## Task details
Find the lines in the records below that contain "height", and report each of them.

[Items listed in a dataset]
----------------------------------------

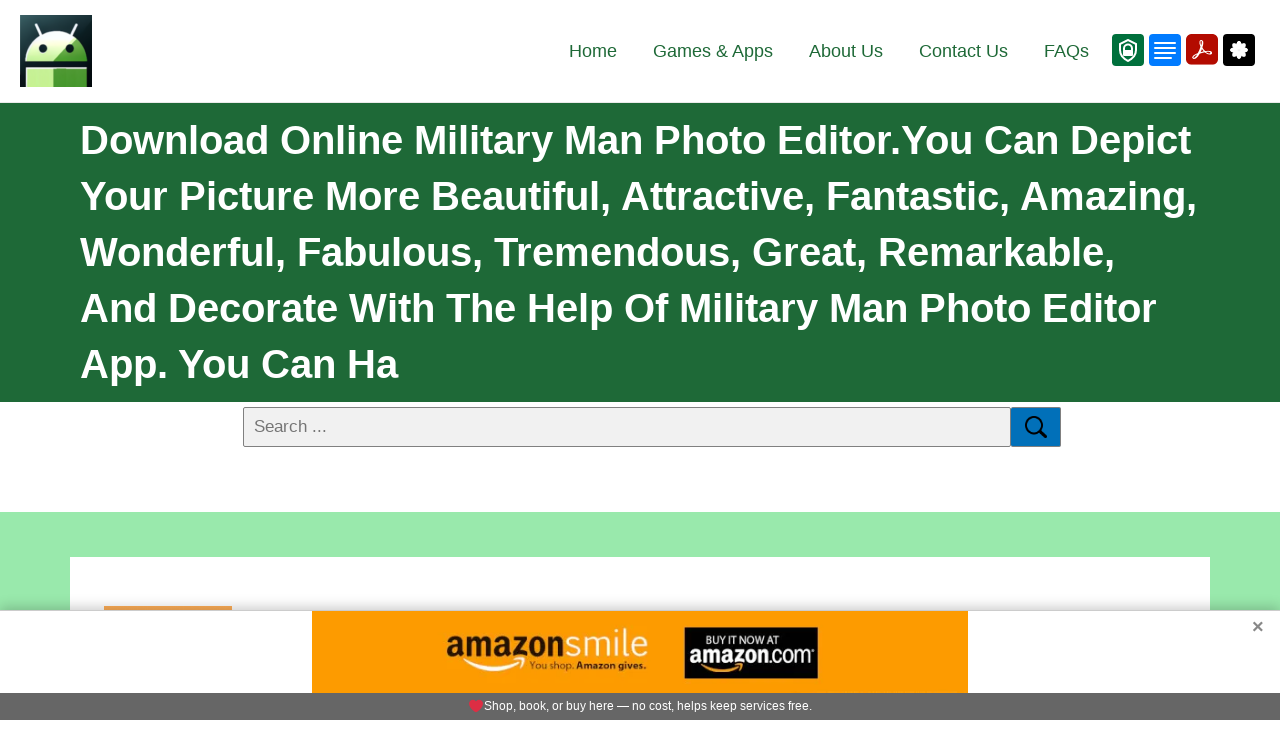

--- FILE ---
content_type: application/javascript
request_url: https://www.myandroid.org/wp-includes/js/wp-emoji.js?ver=6.2
body_size: 1138
content:
(function(window,settings){function wpEmoji(){var MutationObserver=window.MutationObserver||window.WebKitMutationObserver||window.MozMutationObserver,document=window.document,twemoji,timer,loaded=false,count=0,ie11=window.navigator.userAgent.indexOf('Trident/7.0')>0;function browserSupportsSvgAsImage(){if(!!document.implementation.hasFeature){return document.implementation.hasFeature('http://www.w3.org/TR/SVG11/feature#Image','1.1');}return true;}function load(){if(loaded){return;}if(typeof window.twemoji==='undefined'){if(count>600){return;}window.clearTimeout(timer);timer=window.setTimeout(load,50);count++;return;}twemoji=window.twemoji;loaded=true;if(MutationObserver){new MutationObserver(function(mutationRecords){var i=mutationRecords.length,addedNodes,removedNodes,ii,node;while(i--){addedNodes=mutationRecords[i].addedNodes;removedNodes=mutationRecords[i].removedNodes;ii=addedNodes.length;if(ii===1&&removedNodes.length===1&&addedNodes[0].nodeType===3&&removedNodes[0].nodeName==='IMG'&&addedNodes[0].data===removedNodes[0].alt&&'load-failed'===removedNodes[0].getAttribute('data-error')){return;}while(ii--){node=addedNodes[ii];if(node.nodeType===3){if(!node.parentNode){continue;}if(ie11){while(node.nextSibling&&3===node.nextSibling.nodeType){node.nodeValue=node.nodeValue+node.nextSibling.nodeValue;node.parentNode.removeChild(node.nextSibling);}}node=node.parentNode;}if(test(node.textContent)){parse(node);}}}}).observe(document.body,{childList:true,subtree:true});}parse(document.body);}function test(text){var single=/[\u203C\u2049\u20E3\u2122\u2139\u2194-\u2199\u21A9\u21AA\u2300\u231A\u231B\u2328\u2388\u23CF\u23E9-\u23F3\u23F8-\u23FA\u24C2\u25AA\u25AB\u25B6\u25C0\u25FB-\u25FE\u2600-\u2604\u260E\u2611\u2614\u2615\u2618\u261D\u2620\u2622\u2623\u2626\u262A\u262E\u262F\u2638\u2639\u263A\u2648-\u2653\u2660\u2663\u2665\u2666\u2668\u267B\u267F\u2692\u2693\u2694\u2696\u2697\u2699\u269B\u269C\u26A0\u26A1\u26AA\u26AB\u26B0\u26B1\u26BD\u26BE\u26C4\u26C5\u26C8\u26CE\u26CF\u26D1\u26D3\u26D4\u26E9\u26EA\u26F0-\u26F5\u26F7-\u26FA\u26FD\u2702\u2705\u2708-\u270D\u270F\u2712\u2714\u2716\u271D\u2721\u2728\u2733\u2734\u2744\u2747\u274C\u274E\u2753\u2754\u2755\u2757\u2763\u2764\u2795\u2796\u2797\u27A1\u27B0\u27BF\u2934\u2935\u2B05\u2B06\u2B07\u2B1B\u2B1C\u2B50\u2B55\u3030\u303D\u3297\u3299]/,pair=/[\uDC00-\uDFFF]/;if(text){return pair.test(text)||single.test(text);}return false;}function parse(object,args){var params;if(settings.supports.everything||!twemoji||!object||('string'!==typeof object&&(!object.childNodes||!object.childNodes.length))){return object;}args=args||{};params={base:browserSupportsSvgAsImage()?settings.svgUrl:settings.baseUrl,ext:browserSupportsSvgAsImage()?settings.svgExt:settings.ext,className:args.className||'emoji',callback:function(icon,options){switch(icon){case'a9':case'ae':case'2122':case'2194':case'2660':case'2663':case'2665':case'2666':return false;}if(settings.supports.everythingExceptFlag&&!/^1f1(?:e[6-9a-f]|f[0-9a-f])-1f1(?:e[6-9a-f]|f[0-9a-f])$/.test(icon)&&!/^(1f3f3-fe0f-200d-1f308|1f3f4-200d-2620-fe0f)$/.test(icon)){return false;}return''.concat(options.base,icon,options.ext);},attributes:function(){return{role:'img'};},onerror:function(){if(twemoji.parentNode){this.setAttribute('data-error','load-failed');twemoji.parentNode.replaceChild(document.createTextNode(twemoji.alt),twemoji);}},doNotParse:function(node){if(node&&node.className&&typeof node.className==='string'&&node.className.indexOf('wp-exclude-emoji')!==-1){return true;}return false;}};if(typeof args.imgAttr==='object'){params.attributes=function(){return args.imgAttr;};}return twemoji.parse(object,params);}if(settings){if(settings.DOMReady){load();}else{settings.readyCallback=load;}}return{parse:parse,test:test};}window.wp=window.wp||{};window.wp.emoji=new wpEmoji();})(window,window._wpemojiSettings);

--- FILE ---
content_type: image/svg+xml
request_url: https://www.myandroid.org/images/docicon.svg?v=1
body_size: -251
content:
<svg width="32" height="32" viewBox="0 0 32 32" xmlns="http://www.w3.org/2000/svg">
  <rect width="32" height="32" rx="4" fill="#007BFF"/>
  <line x1="6" y1="9" x2="26" y2="9" stroke="white" stroke-width="2" stroke-linecap="round"/>
  <line x1="6" y1="14" x2="26" y2="14" stroke="white" stroke-width="2" stroke-linecap="round"/>
  <line x1="6" y1="19" x2="26" y2="19" stroke="white" stroke-width="2" stroke-linecap="round"/>
  <line x1="6" y1="24" x2="22" y2="24" stroke="white" stroke-width="2" stroke-linecap="round"/>
</svg>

----------------------------------------

## Response to the task
<svg width="32" height="32" viewBox="0 0 32 32" xmlns="http://www.w3.org/2000/svg">
  <rect width="32" height="32" rx="4" fill="#007BFF"/>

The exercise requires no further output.